Clara revirou os olhos e esboçou um sorriso, imaginando a reação de Vanessa se ouvisse uma pergunta daquelas da sua mãe.


– Não mãezinha, ela seleciona músicas pras pessoas dançarem em festas de aniversário, da faculdade, em boates…


– Que trabalho estranho…


Dona Fátima dobrava os lençóis com cuidado, caprichando nos detalhes como boa dona-de-casa. Ao ouvir a campainha da porta, Clara não escondeu o sorriso e disparou para atender, voando pelas escadas. Entretanto, o senhor Álvaro foi mais rápido e abriu a porta para Vanessa.

– Bom dia, a senhorita Clara está?


– Você deve ser Vanessa não é? Entre moça! Já estávamos esperando você!


O senhor Álvaro cumprimentou a visita com um aperto de mão forte, que fez Vanessa se balançar toda.


– Seja bem-vinda.


– Obrigada senhor.


Clara desceu as escadas finalmente para receber Vanessa. Os sorrisos não passariam despercebidos na denúncia do real sentimento entre as colegas de faculdade, se os pais de Clara não fossem tão ingênuos a tais questões.


– Oi Vanessa!
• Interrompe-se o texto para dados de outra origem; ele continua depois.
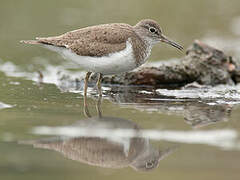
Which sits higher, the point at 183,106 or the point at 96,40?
the point at 96,40

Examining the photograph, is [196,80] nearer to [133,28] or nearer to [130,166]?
[133,28]

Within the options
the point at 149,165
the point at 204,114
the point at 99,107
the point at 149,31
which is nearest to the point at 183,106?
the point at 204,114

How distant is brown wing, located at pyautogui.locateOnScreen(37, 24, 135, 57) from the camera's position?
31.4ft

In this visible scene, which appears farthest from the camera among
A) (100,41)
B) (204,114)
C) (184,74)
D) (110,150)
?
(184,74)

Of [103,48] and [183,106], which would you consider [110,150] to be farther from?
[103,48]

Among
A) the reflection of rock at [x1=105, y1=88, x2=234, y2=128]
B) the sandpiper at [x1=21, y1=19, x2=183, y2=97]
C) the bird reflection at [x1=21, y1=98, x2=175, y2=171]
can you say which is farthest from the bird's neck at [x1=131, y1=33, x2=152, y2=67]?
the bird reflection at [x1=21, y1=98, x2=175, y2=171]

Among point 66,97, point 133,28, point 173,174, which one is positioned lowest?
point 173,174

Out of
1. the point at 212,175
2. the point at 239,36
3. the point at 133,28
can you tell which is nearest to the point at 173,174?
the point at 212,175

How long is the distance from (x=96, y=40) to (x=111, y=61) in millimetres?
555

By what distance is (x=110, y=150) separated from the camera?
657 centimetres

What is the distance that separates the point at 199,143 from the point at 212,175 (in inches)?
42.1

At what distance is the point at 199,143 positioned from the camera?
22.7ft

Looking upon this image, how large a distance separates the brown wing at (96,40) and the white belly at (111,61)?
0.08m

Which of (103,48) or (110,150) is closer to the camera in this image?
(110,150)
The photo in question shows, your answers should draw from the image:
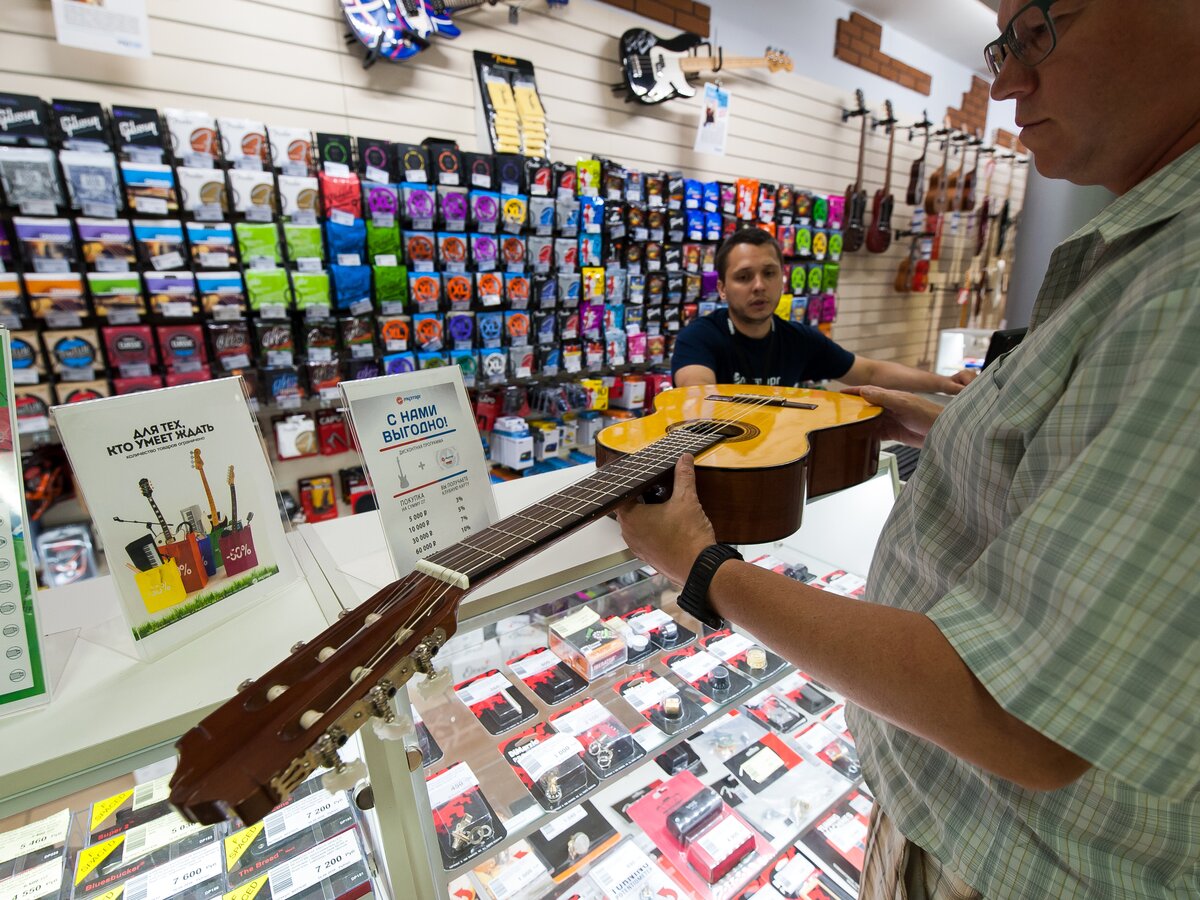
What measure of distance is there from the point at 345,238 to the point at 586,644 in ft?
6.68

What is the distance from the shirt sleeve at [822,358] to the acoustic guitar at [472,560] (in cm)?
132

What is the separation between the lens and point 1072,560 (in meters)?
0.43

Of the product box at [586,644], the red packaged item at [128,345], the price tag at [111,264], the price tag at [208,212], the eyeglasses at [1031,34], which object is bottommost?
the product box at [586,644]

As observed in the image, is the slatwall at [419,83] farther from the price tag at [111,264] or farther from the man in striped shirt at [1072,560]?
the man in striped shirt at [1072,560]

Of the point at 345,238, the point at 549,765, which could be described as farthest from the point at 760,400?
the point at 345,238

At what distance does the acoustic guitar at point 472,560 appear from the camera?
425 mm

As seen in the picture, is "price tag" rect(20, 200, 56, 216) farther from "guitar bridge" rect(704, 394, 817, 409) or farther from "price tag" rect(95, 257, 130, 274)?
"guitar bridge" rect(704, 394, 817, 409)

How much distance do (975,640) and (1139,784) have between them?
133 millimetres

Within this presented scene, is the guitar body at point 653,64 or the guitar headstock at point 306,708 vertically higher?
the guitar body at point 653,64

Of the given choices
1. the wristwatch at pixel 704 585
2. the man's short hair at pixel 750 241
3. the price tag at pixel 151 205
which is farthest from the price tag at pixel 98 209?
the wristwatch at pixel 704 585

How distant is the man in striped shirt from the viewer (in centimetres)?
41

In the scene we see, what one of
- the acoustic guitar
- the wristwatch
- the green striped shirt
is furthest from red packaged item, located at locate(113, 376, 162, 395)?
the green striped shirt

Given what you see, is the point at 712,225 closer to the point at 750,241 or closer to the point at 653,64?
the point at 653,64

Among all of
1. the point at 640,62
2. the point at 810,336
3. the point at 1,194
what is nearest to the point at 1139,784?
the point at 810,336
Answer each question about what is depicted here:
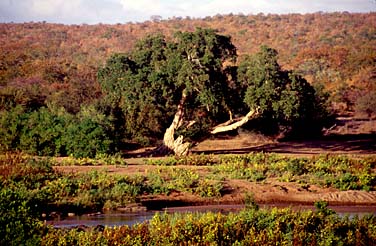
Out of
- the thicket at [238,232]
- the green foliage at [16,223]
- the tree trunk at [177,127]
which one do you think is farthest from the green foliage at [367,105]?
the green foliage at [16,223]

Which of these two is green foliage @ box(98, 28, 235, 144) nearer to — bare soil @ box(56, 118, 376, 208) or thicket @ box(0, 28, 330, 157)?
thicket @ box(0, 28, 330, 157)

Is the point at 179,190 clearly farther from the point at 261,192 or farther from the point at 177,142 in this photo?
the point at 177,142

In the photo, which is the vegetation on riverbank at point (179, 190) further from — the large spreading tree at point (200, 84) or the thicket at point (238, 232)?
the large spreading tree at point (200, 84)

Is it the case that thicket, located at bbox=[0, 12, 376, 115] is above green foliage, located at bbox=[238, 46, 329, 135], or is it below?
above

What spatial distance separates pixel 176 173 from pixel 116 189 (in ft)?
11.7

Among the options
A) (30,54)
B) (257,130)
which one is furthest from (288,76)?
(30,54)

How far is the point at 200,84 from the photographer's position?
29.4 metres

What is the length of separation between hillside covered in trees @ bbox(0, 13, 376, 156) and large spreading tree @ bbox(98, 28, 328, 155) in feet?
3.41

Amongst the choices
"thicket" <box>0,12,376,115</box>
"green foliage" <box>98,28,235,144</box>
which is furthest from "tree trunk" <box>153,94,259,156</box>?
"thicket" <box>0,12,376,115</box>

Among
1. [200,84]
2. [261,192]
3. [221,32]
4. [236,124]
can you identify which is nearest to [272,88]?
[236,124]

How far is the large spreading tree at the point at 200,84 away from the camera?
29625 mm

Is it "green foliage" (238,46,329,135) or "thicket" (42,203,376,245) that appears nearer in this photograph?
"thicket" (42,203,376,245)

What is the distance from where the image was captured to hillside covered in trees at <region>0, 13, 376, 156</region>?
98.8 ft

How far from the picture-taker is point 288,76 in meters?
30.9
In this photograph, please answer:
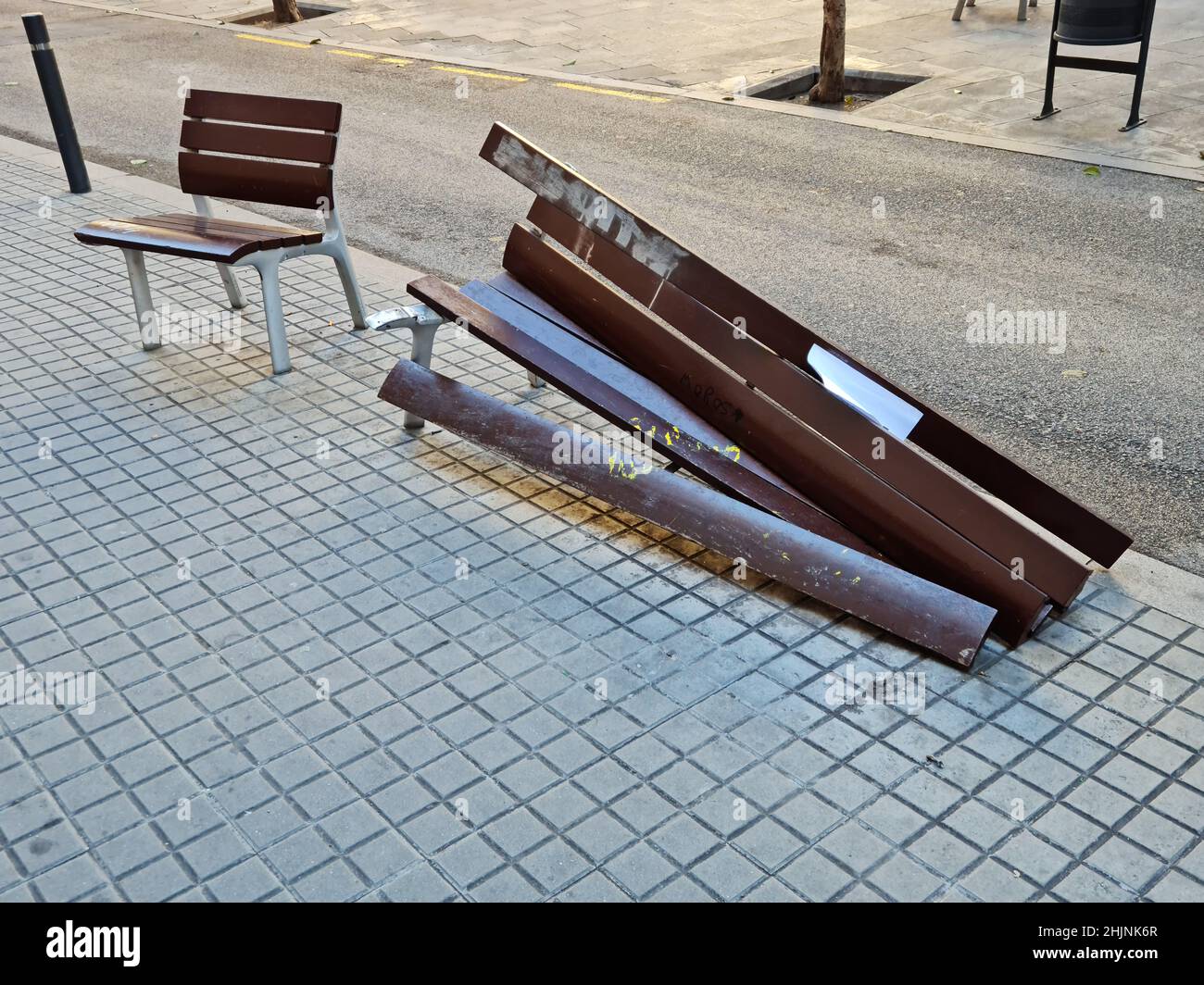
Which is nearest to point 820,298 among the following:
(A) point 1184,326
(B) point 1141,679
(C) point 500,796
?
(A) point 1184,326

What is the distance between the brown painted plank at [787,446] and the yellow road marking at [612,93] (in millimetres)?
7287

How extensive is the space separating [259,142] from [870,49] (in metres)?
8.61

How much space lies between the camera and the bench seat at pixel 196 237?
19.2 ft

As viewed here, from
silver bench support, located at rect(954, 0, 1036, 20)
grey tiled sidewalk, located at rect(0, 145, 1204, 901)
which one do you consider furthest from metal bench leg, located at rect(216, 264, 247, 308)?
silver bench support, located at rect(954, 0, 1036, 20)

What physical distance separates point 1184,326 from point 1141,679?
137 inches

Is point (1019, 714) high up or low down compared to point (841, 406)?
down

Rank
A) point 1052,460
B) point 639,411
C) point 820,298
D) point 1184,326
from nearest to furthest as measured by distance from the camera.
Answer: point 639,411 < point 1052,460 < point 1184,326 < point 820,298

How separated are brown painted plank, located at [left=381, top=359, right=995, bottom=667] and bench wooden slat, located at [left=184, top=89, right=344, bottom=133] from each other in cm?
188

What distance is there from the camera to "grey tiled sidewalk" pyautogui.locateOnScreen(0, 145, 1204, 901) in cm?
336

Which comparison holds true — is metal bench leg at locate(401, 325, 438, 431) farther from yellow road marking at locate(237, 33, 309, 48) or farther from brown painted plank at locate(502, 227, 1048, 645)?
yellow road marking at locate(237, 33, 309, 48)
Fez boa viagem?


– Oi Clara, a viagem foi tranqüila sim, obrigada por perguntar.


– Vamos subir, pra acomodar suas coisas no meu quarto?


– Ah claro, mas, o meu carro, tudo bem deixar aqui em frente?


– Não tem problema moça, ninguém vai mexer no seu carro não, diferente da capital né?


O sotaque do senhor Álvaro era ainda mais carregado que o de Clara, o que provocava em Vanessa uma vontade incontrolável de rir.


– Como minha filha não fez isso, eu mesma me apresento, sou Fátima, mãe da Clara, como vai minha filha?


– Muito bem dona Fátima e a senhora?


Vanessa estendeu a mão para cumprimentar a mulher formalmente, mas a mãe de Clara a puxou para um caloroso abraço.


– Que maravilha conhecer uma amiga da Clara. Minha filha você não disse que sua amiga era tão bonita! Parece uma bonequinha da Barbie!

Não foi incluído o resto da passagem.